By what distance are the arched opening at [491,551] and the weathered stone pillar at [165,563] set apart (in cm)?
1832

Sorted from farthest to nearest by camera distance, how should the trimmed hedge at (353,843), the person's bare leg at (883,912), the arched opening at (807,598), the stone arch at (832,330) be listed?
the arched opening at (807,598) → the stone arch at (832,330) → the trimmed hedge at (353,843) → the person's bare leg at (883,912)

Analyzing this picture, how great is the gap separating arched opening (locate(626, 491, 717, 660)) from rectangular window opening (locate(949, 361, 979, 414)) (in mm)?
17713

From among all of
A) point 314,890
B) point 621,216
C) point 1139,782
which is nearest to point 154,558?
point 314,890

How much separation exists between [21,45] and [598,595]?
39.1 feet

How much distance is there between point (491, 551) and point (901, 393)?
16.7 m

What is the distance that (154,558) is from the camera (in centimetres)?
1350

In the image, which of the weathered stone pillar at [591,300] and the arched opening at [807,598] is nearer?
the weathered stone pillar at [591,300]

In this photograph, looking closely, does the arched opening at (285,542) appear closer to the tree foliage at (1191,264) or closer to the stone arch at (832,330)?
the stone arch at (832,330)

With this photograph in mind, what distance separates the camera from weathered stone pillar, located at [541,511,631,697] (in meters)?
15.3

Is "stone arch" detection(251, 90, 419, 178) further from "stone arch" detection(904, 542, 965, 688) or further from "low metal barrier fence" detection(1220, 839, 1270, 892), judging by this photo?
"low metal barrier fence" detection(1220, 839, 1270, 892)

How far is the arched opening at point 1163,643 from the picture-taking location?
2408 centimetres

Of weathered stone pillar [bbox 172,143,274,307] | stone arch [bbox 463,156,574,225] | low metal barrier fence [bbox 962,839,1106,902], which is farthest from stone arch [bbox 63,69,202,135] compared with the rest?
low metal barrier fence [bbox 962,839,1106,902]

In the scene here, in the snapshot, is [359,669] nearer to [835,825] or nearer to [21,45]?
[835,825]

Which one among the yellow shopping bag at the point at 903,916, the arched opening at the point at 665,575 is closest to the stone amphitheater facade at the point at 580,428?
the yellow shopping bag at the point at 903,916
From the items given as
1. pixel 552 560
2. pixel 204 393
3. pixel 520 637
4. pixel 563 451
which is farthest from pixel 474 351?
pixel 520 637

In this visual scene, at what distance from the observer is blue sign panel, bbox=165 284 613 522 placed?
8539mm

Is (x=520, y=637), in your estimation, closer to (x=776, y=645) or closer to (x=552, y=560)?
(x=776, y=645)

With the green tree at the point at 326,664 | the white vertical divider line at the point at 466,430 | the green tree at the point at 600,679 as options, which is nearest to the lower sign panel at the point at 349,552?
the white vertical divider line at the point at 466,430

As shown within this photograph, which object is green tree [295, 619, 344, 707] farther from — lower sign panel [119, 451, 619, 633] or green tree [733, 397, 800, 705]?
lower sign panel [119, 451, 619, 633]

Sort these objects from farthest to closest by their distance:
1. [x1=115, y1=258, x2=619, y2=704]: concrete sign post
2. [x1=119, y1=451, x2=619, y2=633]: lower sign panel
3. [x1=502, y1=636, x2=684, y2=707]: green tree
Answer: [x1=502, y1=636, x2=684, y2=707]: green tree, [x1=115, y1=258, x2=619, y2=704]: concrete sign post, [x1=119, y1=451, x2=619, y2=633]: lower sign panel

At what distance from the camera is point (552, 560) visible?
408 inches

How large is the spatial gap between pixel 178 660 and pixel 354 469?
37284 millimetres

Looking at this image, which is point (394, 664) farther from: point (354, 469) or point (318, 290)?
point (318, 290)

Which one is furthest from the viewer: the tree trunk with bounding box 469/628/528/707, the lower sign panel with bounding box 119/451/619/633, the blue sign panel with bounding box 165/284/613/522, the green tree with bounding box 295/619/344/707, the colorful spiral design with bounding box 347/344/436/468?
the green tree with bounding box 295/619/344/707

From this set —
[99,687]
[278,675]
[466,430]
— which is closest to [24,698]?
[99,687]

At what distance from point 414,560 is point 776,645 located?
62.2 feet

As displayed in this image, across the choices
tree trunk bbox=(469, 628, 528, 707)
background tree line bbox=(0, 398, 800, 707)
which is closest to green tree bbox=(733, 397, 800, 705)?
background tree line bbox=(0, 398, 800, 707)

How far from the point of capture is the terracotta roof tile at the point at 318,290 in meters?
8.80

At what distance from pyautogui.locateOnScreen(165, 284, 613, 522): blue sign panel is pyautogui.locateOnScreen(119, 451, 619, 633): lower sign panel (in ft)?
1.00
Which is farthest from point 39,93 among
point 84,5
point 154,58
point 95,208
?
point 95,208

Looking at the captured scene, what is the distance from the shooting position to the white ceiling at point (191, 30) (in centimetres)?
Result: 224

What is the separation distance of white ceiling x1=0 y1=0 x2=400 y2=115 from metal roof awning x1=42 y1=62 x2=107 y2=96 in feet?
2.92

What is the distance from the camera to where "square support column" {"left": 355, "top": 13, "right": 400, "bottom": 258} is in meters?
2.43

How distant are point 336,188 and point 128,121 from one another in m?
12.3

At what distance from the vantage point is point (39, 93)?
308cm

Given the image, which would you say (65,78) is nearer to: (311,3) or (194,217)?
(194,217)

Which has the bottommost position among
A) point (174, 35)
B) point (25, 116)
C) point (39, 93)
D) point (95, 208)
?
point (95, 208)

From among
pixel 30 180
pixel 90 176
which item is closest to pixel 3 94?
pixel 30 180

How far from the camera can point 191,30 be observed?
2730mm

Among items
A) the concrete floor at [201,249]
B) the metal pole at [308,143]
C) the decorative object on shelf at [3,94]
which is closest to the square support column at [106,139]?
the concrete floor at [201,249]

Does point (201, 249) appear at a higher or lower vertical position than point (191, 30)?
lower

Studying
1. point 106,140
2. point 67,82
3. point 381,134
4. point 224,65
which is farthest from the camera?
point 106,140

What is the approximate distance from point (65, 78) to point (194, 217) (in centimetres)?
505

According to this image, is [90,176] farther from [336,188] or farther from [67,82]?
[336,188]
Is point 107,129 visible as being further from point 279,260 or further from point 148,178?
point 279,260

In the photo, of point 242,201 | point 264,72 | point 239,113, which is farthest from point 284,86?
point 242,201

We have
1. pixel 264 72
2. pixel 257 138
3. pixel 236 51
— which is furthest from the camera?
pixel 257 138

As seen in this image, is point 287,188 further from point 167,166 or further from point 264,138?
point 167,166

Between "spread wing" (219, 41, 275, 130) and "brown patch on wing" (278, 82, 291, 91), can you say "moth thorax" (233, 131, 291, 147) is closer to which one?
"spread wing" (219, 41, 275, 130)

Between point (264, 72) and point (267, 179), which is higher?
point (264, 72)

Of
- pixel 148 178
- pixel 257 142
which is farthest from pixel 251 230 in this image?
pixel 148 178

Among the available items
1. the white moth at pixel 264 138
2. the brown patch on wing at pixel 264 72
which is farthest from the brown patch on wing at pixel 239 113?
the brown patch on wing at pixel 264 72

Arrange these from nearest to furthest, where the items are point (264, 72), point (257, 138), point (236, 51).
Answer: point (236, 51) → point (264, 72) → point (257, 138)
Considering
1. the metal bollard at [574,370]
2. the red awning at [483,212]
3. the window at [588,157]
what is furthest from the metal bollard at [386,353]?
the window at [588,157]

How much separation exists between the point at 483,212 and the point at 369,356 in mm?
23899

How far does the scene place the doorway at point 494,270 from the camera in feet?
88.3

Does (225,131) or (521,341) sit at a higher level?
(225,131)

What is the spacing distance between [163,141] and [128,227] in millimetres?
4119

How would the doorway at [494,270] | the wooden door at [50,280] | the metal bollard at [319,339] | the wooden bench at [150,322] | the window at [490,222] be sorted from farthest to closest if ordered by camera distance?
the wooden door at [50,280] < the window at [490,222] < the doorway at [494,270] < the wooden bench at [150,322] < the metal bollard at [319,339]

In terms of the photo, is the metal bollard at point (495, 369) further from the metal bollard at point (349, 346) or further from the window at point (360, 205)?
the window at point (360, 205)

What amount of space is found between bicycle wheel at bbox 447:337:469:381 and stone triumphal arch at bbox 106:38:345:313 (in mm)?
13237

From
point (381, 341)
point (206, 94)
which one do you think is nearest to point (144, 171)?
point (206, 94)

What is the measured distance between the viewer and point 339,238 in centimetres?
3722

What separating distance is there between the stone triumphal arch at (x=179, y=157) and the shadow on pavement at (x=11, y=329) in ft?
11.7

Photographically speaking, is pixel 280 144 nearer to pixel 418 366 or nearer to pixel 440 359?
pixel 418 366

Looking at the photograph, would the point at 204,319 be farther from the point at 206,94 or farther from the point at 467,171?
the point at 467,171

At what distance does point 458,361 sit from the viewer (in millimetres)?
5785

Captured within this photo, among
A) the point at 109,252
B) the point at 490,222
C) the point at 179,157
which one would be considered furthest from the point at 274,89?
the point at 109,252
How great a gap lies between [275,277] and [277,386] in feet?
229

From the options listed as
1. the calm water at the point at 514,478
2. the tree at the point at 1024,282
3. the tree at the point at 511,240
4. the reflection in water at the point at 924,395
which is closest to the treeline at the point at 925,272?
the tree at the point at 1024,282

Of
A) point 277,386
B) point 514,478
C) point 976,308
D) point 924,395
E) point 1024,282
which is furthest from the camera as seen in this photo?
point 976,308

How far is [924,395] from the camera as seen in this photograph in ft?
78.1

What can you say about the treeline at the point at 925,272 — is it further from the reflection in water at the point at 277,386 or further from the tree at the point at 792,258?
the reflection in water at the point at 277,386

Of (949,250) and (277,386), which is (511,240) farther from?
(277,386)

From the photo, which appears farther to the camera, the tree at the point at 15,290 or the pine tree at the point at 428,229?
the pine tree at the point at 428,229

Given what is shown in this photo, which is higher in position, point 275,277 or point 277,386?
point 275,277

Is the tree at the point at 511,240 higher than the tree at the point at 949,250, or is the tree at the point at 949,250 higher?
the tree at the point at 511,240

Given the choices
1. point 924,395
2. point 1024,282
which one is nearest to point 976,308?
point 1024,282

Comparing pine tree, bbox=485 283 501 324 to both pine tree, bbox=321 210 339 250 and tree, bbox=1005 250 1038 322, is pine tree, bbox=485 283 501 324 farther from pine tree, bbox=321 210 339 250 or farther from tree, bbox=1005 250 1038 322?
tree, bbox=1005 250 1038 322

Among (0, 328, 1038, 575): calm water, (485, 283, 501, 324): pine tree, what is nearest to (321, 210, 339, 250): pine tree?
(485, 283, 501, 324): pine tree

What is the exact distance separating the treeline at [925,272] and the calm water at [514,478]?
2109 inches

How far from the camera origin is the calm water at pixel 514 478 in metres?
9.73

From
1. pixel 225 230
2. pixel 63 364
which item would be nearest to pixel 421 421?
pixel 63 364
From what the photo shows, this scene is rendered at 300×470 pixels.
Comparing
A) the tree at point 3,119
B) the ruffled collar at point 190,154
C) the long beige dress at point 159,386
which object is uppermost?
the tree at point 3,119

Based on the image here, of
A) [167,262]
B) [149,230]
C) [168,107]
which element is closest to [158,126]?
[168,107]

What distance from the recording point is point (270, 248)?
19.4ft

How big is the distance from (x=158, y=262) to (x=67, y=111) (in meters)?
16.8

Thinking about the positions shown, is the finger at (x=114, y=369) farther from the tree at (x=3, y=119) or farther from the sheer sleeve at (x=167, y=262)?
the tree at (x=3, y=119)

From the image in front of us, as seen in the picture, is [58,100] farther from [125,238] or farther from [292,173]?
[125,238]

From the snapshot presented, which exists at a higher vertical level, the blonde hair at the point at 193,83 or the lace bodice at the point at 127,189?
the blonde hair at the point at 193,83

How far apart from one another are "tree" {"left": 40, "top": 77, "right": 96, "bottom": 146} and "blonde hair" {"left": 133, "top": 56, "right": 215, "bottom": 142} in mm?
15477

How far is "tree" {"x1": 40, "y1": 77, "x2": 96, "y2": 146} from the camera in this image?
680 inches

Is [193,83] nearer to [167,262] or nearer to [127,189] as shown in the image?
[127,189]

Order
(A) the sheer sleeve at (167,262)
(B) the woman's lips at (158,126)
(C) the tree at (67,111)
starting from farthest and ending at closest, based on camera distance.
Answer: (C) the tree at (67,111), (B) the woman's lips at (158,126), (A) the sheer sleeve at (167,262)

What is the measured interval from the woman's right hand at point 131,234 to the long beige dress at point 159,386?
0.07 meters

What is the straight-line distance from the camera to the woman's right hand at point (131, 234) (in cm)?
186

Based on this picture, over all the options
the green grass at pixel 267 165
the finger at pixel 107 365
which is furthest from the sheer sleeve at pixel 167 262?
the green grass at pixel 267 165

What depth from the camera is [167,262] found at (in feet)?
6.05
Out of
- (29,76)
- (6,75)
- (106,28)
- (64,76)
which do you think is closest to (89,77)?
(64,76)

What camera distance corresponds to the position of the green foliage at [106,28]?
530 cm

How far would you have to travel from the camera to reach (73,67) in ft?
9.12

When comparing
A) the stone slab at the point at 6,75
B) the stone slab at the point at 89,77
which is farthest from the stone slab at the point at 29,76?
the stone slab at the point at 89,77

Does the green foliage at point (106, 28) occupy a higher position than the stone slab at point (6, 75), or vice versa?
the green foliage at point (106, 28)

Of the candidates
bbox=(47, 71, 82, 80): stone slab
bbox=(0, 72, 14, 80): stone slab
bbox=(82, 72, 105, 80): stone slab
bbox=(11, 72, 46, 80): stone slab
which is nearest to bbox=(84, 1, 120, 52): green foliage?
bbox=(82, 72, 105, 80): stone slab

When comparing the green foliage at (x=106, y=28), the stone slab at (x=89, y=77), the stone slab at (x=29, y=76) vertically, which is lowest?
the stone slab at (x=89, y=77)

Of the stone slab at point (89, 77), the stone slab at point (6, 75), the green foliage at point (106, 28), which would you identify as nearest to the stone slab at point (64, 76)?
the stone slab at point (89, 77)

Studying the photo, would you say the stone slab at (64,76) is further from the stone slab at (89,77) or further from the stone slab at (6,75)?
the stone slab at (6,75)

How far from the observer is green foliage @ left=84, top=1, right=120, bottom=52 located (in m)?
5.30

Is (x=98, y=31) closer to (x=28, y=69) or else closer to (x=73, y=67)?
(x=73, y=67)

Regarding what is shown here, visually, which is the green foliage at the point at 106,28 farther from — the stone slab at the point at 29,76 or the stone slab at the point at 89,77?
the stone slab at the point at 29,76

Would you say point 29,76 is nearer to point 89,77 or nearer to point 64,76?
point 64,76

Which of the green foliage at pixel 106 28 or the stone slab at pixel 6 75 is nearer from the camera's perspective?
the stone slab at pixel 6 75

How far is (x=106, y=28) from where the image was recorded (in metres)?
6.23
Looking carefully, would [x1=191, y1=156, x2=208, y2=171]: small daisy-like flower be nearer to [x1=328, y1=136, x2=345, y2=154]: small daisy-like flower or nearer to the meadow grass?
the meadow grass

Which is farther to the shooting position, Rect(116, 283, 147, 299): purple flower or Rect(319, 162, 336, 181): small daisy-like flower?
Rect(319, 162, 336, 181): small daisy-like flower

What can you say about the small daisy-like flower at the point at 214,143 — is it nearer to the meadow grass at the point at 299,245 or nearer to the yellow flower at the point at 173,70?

::::::::

Exercise aim
Copy out exactly the lines between the line with "Is (x=98, y=31)" and the last line of the entries, counting both of those lines.

Full output
Is (x=98, y=31) closer to (x=28, y=69) or else closer to (x=73, y=67)?
(x=73, y=67)

Regarding what is shown here, visually, which is the green foliage at the point at 106,28 farther from — the stone slab at the point at 29,76 or the stone slab at the point at 89,77?
the stone slab at the point at 29,76

Would you say point 29,76 is nearer to point 89,77 or nearer to point 64,76?
point 64,76

Which of the green foliage at pixel 106 28 or the stone slab at pixel 6 75 is nearer from the camera's perspective?
the stone slab at pixel 6 75

How far is (x=106, y=28) from where the image was recorded (in metres)?
6.23
Looking carefully, would [x1=191, y1=156, x2=208, y2=171]: small daisy-like flower be nearer to [x1=328, y1=136, x2=345, y2=154]: small daisy-like flower or nearer to the meadow grass?
the meadow grass

Which is farther to the shooting position, Rect(116, 283, 147, 299): purple flower or Rect(319, 162, 336, 181): small daisy-like flower?
Rect(319, 162, 336, 181): small daisy-like flower

What can you say about the small daisy-like flower at the point at 214,143 — is it nearer to the meadow grass at the point at 299,245 or nearer to the yellow flower at the point at 173,70?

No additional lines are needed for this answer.